=== Aim of the task ===
Update the blog post from "Amrit Lohia tweeted" through "wrote some more.", changing "poverty" to "hunger".

Showing posts with label horror. Show all posts
Showing posts with label horror. Show all posts

Suppression vs Mitigation, Acceptable Horror, Externalised Costs - problem solving for whom?


"We need to address the societal well-being of our nation, not just the economic well-being: our people are telling us that politics are not delivering and meeting their expectations. This is not woolly, it’s critical.”  Jacinda Ardern

Amrit Lohia tweeted the following:

Giving everyone "access to water and food" requires socialism. Eradicating SARS-CoV-2 also requires a shift to a socialist model where we recognise our responsibility to protect each other. Tagging in @coreluminous who can probably explain this better than I can.

I replied:  I think you have distilled it into its purest form.

"where we recognise our responsibility to protect each other." 

That is the essence of the situation with regards to COVID, Climate Change, pollution, poverty, environmental degradation, Racism, Misogyny etc.

Then I wrote some more.

I would call it a pro-social model rather than ideological Socialism.

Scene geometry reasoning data
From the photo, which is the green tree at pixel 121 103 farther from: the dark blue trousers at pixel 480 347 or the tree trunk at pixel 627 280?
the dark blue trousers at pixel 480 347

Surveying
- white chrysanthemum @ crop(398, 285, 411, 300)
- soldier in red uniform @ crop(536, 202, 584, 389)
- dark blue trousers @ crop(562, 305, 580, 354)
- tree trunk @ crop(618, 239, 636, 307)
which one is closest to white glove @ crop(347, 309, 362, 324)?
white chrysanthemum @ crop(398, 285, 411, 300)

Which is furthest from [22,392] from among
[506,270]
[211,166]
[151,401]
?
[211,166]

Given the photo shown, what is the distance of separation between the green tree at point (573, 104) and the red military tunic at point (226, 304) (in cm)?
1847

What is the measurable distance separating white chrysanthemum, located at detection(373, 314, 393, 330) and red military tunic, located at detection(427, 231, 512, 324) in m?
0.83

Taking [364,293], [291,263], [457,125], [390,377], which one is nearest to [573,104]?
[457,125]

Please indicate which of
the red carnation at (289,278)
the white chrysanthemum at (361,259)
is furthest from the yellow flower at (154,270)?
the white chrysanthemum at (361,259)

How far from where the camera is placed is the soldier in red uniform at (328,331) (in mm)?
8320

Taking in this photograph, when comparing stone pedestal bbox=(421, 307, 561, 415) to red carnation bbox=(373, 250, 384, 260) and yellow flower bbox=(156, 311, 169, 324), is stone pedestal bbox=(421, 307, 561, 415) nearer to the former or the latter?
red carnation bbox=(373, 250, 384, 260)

=== Expected answer ===
Amrit Lohia tweeted the following:

Giving everyone "access to water and food" requires socialism. Eradicating SARS-CoV-2 also requires a shift to a socialist model where we recognise our responsibility to protect each other. Tagging in @coreluminous who can probably explain this better than I can.

I replied:  I think you have distilled it into its purest form.

"where we recognise our responsibility to protect each other." 

That is the essence of the situation with regards to COVID, Climate Change, pollution, hunger, environmental degradation, Racism, Misogyny etc.

Then I wrote some more.